__Required actions__.
A - In the passage on uncontested claims, which article of the regulation defines uncontested claims?
B - For each statement, say yes or no depending on whether it agrees with the passage on uncontested claims, and quote the words that decide it. (i) The EEO can be used for contested claims as well. (ii) An authentic instrument is a document whose contents and signature a public authority has authenticated. (iii) If the defendant objects to the use of the EEO, the matter can become a court case.
C - Repeat word for word the part of the passage on uncontested claims that opens with the words containing "1. the debtor" and closes with "a public authority.".

__Document__.
┌──
The EEO is applicable only in relation to uncontested claims. Uncontested claims are defined in Article 3 of the regulation as one of the following:

  1. the debtor has expressly agreed to it by admission or by means of a settlement which has been approved by a court or concluded before a court in the course of proceedings; or
  2. the debtor has never objected to it, in compliance with the relevant procedural requirements under the law of the Member State of origin (where judgment was given or the claim arose); or
  3. after initial objection, the debtor has never appeared or been represented at court, provided that such conduct amounts to a tacit admission of the claim or of the facts alleged by the creditor under the law of the Member State of origin; or
  4. the debtor has expressly agreed to it in an “authentic instrument” i.e. a document whose contents and signature have been ‘authenticated’ by a public authority.

The regulation provides a mechanism whereby if the defendant objects to the use of the EEO, the matter can become a Court case which can then be defended.
└──
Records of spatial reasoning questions
┌──
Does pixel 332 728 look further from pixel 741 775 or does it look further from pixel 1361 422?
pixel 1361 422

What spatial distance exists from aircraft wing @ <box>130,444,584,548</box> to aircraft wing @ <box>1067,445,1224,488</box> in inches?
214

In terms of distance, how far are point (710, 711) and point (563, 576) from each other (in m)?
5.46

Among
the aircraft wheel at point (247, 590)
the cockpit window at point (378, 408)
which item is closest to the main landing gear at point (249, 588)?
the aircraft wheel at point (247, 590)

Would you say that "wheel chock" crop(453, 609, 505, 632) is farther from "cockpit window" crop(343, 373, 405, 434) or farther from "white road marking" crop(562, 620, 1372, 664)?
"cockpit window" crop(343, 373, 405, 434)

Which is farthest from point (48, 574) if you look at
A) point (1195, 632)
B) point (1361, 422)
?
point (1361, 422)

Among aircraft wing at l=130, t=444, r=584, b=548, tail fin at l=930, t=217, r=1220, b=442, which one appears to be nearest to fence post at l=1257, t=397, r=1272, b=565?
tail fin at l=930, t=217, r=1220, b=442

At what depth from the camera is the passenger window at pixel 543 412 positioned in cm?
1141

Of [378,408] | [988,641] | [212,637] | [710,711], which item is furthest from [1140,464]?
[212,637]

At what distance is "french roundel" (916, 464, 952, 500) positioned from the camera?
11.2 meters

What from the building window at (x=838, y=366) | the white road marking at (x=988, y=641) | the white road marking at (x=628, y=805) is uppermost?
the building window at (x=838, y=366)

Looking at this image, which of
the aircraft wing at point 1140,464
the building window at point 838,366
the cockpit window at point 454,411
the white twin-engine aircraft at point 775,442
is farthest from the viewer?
└──
┌──
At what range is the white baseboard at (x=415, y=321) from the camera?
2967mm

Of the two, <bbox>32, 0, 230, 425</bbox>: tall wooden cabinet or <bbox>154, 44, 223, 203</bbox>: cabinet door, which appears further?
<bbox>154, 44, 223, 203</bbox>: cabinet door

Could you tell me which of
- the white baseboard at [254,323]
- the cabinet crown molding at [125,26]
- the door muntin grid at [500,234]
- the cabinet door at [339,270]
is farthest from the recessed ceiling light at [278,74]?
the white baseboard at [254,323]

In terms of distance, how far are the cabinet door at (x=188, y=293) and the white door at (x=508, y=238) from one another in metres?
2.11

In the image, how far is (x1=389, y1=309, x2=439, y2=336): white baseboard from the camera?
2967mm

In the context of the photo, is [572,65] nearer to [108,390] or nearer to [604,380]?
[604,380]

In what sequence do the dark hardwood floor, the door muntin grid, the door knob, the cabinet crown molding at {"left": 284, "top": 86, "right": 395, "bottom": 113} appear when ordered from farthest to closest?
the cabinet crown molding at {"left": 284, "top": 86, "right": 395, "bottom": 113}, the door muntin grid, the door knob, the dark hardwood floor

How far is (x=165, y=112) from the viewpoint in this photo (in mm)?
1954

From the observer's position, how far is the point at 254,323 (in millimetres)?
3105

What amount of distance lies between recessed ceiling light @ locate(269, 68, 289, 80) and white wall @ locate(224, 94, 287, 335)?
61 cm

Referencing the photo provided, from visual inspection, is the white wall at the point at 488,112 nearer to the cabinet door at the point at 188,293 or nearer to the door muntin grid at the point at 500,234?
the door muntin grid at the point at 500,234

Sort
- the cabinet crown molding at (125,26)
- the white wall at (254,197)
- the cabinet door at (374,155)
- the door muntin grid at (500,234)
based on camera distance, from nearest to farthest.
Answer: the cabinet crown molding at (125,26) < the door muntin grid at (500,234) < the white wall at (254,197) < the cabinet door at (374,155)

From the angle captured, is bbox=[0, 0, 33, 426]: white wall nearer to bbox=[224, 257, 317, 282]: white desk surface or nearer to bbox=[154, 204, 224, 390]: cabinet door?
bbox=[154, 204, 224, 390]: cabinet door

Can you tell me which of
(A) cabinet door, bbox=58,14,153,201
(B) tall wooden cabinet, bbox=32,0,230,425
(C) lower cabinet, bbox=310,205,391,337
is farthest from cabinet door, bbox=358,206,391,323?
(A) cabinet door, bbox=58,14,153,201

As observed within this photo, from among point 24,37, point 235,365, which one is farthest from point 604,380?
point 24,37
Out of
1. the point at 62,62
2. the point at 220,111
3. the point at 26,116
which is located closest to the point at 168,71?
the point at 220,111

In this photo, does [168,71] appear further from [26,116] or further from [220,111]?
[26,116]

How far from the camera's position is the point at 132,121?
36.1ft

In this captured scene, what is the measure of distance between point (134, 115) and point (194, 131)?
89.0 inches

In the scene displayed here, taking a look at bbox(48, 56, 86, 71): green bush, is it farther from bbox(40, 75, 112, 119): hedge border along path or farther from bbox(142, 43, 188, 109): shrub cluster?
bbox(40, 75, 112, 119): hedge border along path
└──
┌──
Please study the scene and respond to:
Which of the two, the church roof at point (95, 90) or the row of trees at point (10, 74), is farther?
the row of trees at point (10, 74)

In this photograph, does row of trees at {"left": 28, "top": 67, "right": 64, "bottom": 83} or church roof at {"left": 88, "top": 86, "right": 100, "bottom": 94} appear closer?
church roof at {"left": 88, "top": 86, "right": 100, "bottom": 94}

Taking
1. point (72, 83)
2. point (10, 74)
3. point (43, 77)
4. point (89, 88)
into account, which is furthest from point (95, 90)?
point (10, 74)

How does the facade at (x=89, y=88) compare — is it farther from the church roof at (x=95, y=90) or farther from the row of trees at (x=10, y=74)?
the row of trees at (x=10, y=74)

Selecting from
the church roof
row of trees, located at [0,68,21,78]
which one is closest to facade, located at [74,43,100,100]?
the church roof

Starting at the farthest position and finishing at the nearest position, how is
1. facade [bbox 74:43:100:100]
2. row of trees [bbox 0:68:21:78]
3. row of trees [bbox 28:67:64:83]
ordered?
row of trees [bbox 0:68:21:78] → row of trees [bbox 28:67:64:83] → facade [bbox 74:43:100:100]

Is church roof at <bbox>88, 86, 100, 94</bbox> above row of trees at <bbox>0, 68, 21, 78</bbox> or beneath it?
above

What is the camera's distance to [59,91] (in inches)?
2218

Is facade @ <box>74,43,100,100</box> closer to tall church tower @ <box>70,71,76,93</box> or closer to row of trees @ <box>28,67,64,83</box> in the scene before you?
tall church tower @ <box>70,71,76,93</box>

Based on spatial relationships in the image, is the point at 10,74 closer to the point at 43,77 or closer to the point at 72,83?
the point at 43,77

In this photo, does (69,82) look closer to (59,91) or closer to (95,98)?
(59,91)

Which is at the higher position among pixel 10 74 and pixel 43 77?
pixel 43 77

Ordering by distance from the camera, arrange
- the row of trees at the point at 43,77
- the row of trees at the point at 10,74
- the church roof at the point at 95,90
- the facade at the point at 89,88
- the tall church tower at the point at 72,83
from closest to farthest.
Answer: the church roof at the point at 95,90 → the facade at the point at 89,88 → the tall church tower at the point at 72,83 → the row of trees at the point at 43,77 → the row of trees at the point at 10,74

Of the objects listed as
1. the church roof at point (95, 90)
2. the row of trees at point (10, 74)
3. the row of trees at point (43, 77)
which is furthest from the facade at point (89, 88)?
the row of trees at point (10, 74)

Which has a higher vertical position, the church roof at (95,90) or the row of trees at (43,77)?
└──
__Results in order__.
A - Article 3

B -
(i) No: "The EEO is applicable only in relation to uncontested claims."
(ii) Yes: "a document whose contents and signature have been ‘authenticated’ by a public authority"
(iii) Yes: "if the defendant objects to the use of the EEO, the matter can become a Court case which can then be defended"

C -
1. the debtor has expressly agreed to it by admission or by means of a settlement which has been approved by a court or concluded before a court in the course of proceedings; or
  2. the debtor has never objected to it, in compliance with the relevant procedural requirements under the law of the Member State of origin (where judgment was given or the claim arose); or
  3. after initial objection, the debtor has never appeared or been represented at court, provided that such conduct amounts to a tacit admission of the claim or of the facts alleged by the creditor under the law of the Member State of origin; or
  4. the debtor has expressly agreed to it in an “authentic instrument” i.e. a document whose contents and signature have been ‘authenticated’ by a public authority.